Future Artemis missions will rendezvous with commercial lunar landers pre-positioned in the vicinity of the moon. NASA awarded SpaceX a contract in April to build the the first Artemis human-rated moon lander, based on the company’s Starship rocket system.

NASA and its international partners also plan to construct a mini-space station in orbit around the moon. In NASA’s architecture, that deep space complex, called the Gateway, will serve as a waypoint for astronauts traveling between Earth and the moon.

The 74,000-pound Orion spacecraft is lifted inside the Vehicle Assembly Building. Credit: NASA

The Artemis 1 mission follows Exploration Flight Test 1, the first Orion test mission into Earth orbit. That flight did not include an active service module.

NASA and Lockheed Martin began developing the Orion spacecraft in 2006 under the Constellation moon program, which was canceled in 2010. The Orion spacecraft survived the cancellation of the constellation program, and NASA announced an agreement with the European Space Agency in 2013 for Airbus to manufacture service modules for Orion missions.

The service module contains the Orion spacecraft’s power generation system, including solar arrays, cooling radiators, propellant tanks, and main engine.

Artemis 1 will be the first flight of NASA’s Space Launch System, a heavy-lift rocket a decade in the making.

The Obama administration and Congress agreed to redirect NASA’s deep space exploration program in 2011 toward an eventual mission to Mars. The change saw the birth of the SLS program. At that time, NASA hoped to launch the first SLS test flight in 2017.

Under the Trump administration, the exploration program was re-focused on the moon and was renamed Artemis, the twin sister of Apollo in Greek mythology.

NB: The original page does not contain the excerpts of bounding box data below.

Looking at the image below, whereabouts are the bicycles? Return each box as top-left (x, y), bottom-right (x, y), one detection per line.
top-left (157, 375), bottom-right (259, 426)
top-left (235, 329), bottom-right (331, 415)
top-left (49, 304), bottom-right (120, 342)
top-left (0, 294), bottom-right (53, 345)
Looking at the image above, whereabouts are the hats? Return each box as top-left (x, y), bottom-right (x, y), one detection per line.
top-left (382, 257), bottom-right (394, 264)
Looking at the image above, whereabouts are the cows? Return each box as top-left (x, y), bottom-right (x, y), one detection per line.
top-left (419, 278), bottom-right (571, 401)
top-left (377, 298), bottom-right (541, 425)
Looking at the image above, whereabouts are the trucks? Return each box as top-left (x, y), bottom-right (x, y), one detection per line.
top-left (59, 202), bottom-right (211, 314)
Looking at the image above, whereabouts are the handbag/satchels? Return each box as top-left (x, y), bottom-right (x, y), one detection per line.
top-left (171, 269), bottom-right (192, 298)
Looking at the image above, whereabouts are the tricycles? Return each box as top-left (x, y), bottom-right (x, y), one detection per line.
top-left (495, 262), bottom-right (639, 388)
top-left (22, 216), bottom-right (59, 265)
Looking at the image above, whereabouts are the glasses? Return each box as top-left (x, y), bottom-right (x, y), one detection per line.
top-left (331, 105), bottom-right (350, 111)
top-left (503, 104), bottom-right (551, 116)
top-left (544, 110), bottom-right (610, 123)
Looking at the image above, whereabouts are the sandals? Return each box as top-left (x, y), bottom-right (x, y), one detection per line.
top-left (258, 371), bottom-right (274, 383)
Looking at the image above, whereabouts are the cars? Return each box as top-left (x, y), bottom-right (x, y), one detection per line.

The Artemis 1 mission will send the Orion spacecraft on a voyage to orbit the moon. The flight will last at least three weeks — and possibly as long as six weeks — before the capsule returns to Earth for a splashdown in the Pacific Ocean.

If the mission goes well, NASA plans to launch the next Artemis mission — Artemis 2 — as soon as late 2023 with three NASA astronauts and one Canadian astronaut on-board. That flight will carry the crew around the far side of the moon and back to Earth.

During the swing behind the far side of the moon, the astronauts will reach distances farther than anyone has traveled from Earth, beating a record set on the Apollo 13 mission in 1970.